While team officials say the minor leaguers cut Thursday would likely have been released toward the end of spring training if the season hadn’t been delayed, the sport isn’t used to experiencing mass cuts like this. These cuts could easily end up numbering more than 1,000 as more teams prepare cuts over the coming days.
Some suspect Major League Baseball is using the unfortunate situation the world finds itself in as an opportunity to shrink the minor league system — something MLB has been interested in for years.
Although minor league owners have been citing the season’s cancelation as grounds for their firing of front-office and game-day workers over recent weeks, the season has not yet been officially canceled.
Minor League Baseball president Pat O’Connor hasn’t publicly acknowledged any cancelation despite the fact that it’s now viewed as a foregone conclusion.

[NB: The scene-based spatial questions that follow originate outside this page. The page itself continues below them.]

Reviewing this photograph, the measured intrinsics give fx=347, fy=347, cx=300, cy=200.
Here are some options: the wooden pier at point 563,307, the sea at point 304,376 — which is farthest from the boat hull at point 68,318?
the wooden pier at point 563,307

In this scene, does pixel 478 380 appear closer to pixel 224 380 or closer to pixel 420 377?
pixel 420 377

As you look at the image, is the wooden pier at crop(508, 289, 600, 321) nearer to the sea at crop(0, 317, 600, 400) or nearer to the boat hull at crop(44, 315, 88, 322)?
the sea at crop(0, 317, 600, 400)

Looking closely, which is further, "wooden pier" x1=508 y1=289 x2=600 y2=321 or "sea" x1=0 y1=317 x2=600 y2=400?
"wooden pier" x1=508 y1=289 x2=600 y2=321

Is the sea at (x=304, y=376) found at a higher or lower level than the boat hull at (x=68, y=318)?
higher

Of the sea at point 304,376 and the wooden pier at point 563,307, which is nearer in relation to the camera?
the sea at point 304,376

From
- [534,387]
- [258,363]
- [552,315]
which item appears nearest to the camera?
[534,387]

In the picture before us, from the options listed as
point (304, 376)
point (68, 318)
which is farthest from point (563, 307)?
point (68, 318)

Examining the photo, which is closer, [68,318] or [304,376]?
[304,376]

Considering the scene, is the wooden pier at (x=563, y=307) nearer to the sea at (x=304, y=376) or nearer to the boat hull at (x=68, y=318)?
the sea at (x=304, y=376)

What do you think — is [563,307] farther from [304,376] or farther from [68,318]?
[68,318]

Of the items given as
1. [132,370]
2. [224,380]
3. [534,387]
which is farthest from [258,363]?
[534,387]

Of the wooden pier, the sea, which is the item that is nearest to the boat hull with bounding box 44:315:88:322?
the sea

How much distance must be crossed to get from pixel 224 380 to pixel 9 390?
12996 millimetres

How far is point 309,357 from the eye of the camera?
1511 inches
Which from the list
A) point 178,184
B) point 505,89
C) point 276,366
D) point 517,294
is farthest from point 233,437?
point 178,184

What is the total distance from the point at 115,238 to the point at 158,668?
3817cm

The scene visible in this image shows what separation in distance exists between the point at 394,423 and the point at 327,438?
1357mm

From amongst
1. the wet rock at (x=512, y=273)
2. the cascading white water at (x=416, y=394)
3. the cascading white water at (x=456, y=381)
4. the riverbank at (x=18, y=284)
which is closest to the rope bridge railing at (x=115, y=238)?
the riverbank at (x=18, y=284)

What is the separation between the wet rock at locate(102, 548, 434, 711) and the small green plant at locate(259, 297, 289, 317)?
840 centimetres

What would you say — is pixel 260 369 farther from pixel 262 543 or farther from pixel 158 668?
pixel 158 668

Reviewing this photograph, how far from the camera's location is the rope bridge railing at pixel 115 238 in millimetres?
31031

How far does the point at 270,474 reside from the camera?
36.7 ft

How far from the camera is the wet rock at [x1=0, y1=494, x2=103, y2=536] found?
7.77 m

Early this week, the Athletics told their minor leaguers they would no longer be receiving a stipend of $400 per week, which was provided by all teams through April and May. However, eight teams have promised to continue the stipend through June, and the Padres and Mariners have pledged to continue such financial assistance through August.
Minor Leagues to be Warped By Losses
The current state of Minor League Baseball can be summarized by the fact that one minor league team is now renting out its stadium on AirBnB.
Minor league systems are set to be as diminished as they’ve been in decades, as several factors are hitting the entity at once.
According to reports, MLB has been planning to contract at least a quarter of minor league teams by the advent of the 2021 season. International free-agent signings have also been delayed to at least January, further thinning the sport.
But the most impactful challenge facing the minor league system is the drastically shortened amateur draft, which was cut down from 40 rounds to just five.
Now, minor league agents, farm directors, and other personnel are expecting that the elimination of some affiliates and entire leagues is expected in the future.
As for the minor leaguers facing imminent cuts, the veterans will likely have an opportunity to compete for a job on Major League Baseball’s 20-man taxi squads for every team as part of their return-to-play plan. Younger players are expected to face larger obstacles in the search for a job within the world of baseball.
MLB, Players Battle Over Financials of Return
While chunks of the minor league system appear to be getting stripped away, Major League Baseball and the MLBPA continue their battle in the search for a final return-to-play plan.
Owners are asking players to take significant pay cuts on top of already prorated salaries, leaving the likes of Mike Trout with just $6 million of what would have been a $19 million contract under prorated terms and $37.5 million under normal circumstances for the 2020 season.
Meanwhile, players are countering with a proposal of their own, which suggests playing more than 100 games and receiving full prorated salaries.
A significant gap currently separates the two sides, leaving the target Opening Day of early July in doubt.
If baseball is able to play a 2020 season, perennial heavyweights will be expected to compete for the World Series title. Aided by the acquisition of elite talents, such as Mookie Betts and Gerrit Cole, the Dodgers and Yankees are the favorites — both with odds of +380.